Processes the first PEM entry of type X509 CRL found in the input. Returns an :ok tuple in case of success, or an :error tuple in case of failure. Possible error reasons are:

  • :not_found - no PEM entry of type X509 CRL was found
  • :malformed - the entry could not be decoded as a CRL
Link to this function issuer(arg) View Source (since 0.5.0)
issuer(t()) :: X509.RDNSequence.t()

Returns the Issuer field of the CRL.

Link to this function list(arg) View Source (since 0.5.0)
list(t()) :: [X509.CRL.Entry.t()]

Returns the list of CRL entries included in a CRL.

Link to this function new(revoked, issuer, issuer_key, opts \\ []) View Source (since 0.5.0)

Returns a new :CertificateList record for the specified CRL entries.

The first argument is a, possibly empty, list of CRL entries. Use X509.CRL.Entry.new/3 to create a CRL entry for a given certificate.

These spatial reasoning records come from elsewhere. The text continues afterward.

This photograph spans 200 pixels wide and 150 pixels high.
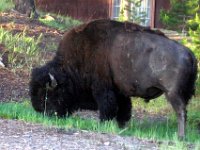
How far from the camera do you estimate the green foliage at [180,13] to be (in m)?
13.8

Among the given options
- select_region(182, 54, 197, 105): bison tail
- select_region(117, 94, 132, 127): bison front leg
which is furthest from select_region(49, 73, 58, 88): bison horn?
select_region(182, 54, 197, 105): bison tail

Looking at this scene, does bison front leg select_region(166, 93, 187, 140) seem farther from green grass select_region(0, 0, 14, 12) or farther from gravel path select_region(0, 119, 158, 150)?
green grass select_region(0, 0, 14, 12)

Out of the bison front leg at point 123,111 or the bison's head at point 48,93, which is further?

The second and third argument are the issuing certificate and the associated private key. The certificate must include the :cRLSign key usage.

Options:

  • :hash - the hashing algorithm to use when signing the CRL (default: :sha256)
  • :this_update - a DateTime struct specifying the timestamp of the CRL update (default: the current time)
  • :next_update - a DateTime struct specifying the timestamp of next scheduled CRL update (default: see :next_update_in_days)
  • :next_update_in_days - if no :next_update timestamp is specified, this parameter defines the number of days in the future the next CRL update is expected (default: 30)
  • :extensions - a keyword list of extension names and values; by default the authority_key_identifier extension will be included, with a value derived from the issuer’s subject_key_identifier (if present); to disable this extension, specify authority_key_identifier: false; other extension values will be included in the CRL as-is
Link to this function next_update(arg) View Source (since 0.5.0)
next_update(t()) :: DateTime.t()

Returns the date and time when the next CRL update is expected.

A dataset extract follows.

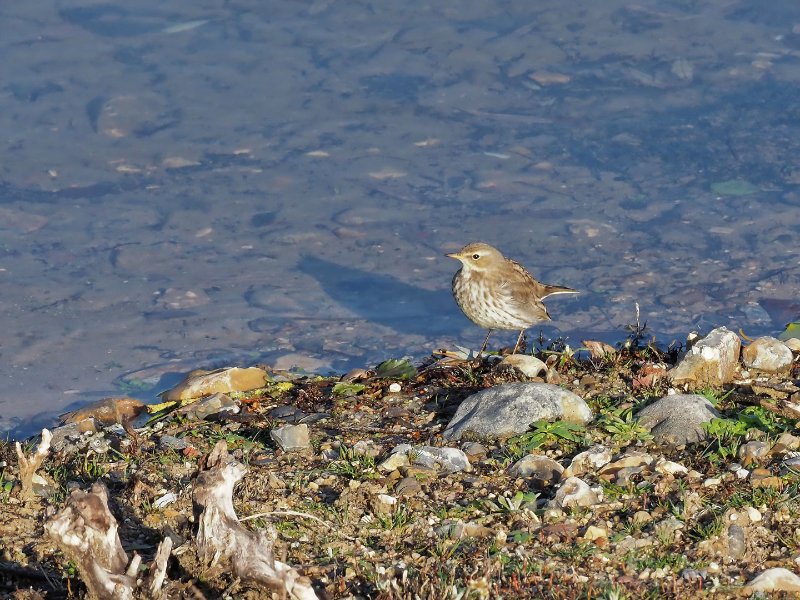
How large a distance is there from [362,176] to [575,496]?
28.7ft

Link to this function this_update(arg) View Source (since 0.5.0)
this_update(t()) :: DateTime.t()

Returns the date and time when the CRL was issued.

Link to this function to_der(crl) View Source (since 0.5.0)
to_der(t()) :: binary()

Converts a CRL to DER (binary) format.

Link to this function to_pem(crl) View Source (since 0.5.0)
to_pem(t()) :: String.t()

Converts a CRL to PEM format.

Link to this function valid?(crl, issuer) View Source (since 0.5.0)
valid?(t(), X509.Certificate.t()) :: boolean()

Verifies whether a CRL matches the given issuer certificate and has a valid signature.